-------- Extracted information

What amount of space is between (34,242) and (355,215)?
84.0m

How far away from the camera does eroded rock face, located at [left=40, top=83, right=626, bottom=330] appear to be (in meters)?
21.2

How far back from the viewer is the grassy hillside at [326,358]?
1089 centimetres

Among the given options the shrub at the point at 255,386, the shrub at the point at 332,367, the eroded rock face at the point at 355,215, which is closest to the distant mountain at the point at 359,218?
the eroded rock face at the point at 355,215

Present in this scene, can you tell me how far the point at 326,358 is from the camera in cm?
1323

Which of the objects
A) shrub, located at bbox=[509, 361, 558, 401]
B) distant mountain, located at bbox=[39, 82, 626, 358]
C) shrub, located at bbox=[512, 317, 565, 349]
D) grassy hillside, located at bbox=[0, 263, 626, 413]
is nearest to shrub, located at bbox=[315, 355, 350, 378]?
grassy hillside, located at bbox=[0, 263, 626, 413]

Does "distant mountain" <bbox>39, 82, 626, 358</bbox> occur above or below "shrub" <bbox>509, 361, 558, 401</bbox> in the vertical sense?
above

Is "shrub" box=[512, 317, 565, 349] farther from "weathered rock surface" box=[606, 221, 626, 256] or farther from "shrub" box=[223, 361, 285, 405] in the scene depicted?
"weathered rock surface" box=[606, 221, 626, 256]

----------------
-------- Extracted information

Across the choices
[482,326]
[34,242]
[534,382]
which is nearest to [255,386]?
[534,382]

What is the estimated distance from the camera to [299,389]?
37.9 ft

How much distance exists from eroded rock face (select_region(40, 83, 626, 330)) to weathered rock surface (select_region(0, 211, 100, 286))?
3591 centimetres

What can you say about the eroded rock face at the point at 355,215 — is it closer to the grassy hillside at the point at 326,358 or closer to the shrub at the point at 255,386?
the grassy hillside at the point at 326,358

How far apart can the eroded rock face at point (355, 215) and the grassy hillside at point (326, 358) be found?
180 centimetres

----------------

__Short problem__
Copy out, unchanged, the run of lines that opens with the line containing "What is the" and closes with the line containing "180 centimetres", both included.

__Completed exercise__
What is the estimated distance from the camera to [299,389]?
37.9 ft

How much distance exists from eroded rock face (select_region(40, 83, 626, 330)) to weathered rock surface (select_region(0, 211, 100, 286))?
3591 centimetres

What can you say about the eroded rock face at the point at 355,215 — is it closer to the grassy hillside at the point at 326,358 or closer to the shrub at the point at 255,386?
the grassy hillside at the point at 326,358

How far apart can the eroded rock face at point (355, 215) and the grassy hillside at point (326, 358) be found?
180 centimetres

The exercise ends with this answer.